Wygrywając dzisiejsze kwalifikacje Stefan Kraft dał austriackim kibicom powód, aby bardziej zainteresować ich tegorocznym Turniejem Czterech Skoczni. Czy to przebudzenie zwycięzcy tej imprezy z 2015 roku?
Kraft jest obecnie najwyżej sklasyfikowanym Austriakiem w Pucharze Świata, jednak ani trzynasta lokata w "generalce", ani lokaty zajmowane w dotychczasowych konkursach, ani tym bardziej wyniki treningów nie zapowiadały jego wygranej w kwalifikacjach.

- Gdy widzisz, że jesteś pierwszy, otrzymujesz potężną dawkę pewności siebie - stwierdził po serii eliminacyjnej Austriak.

W dzisiejszych treningach Kraft zajmował bardzo dalekie lokaty - 32. i 35. (w obu przypadkach lądował na 122. metrze).
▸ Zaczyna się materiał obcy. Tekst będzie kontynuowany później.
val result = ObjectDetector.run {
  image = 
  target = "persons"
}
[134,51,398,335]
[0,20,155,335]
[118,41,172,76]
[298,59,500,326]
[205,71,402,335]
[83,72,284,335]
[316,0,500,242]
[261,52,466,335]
W kwalifikacjach nikt nie lądował dalej (138,5 m).

- Bardzo cieszę się z tego skoku, bo pokazał mi, że mogę być wśród najlepszych - przyznał. - Moje skoki treningowe nie były dobre, ale obejrzeliśmy nagrania i postanowiliśmy spróbować czegoś innego - oznajmił tajemniczo.

Efekt jest taki, że w pierwszej serii otwierającego 67. TCS konkursu Kraft wystartuje jako ostatni. O awans do drugiej rundy powalczy Jonathanem Learoydem.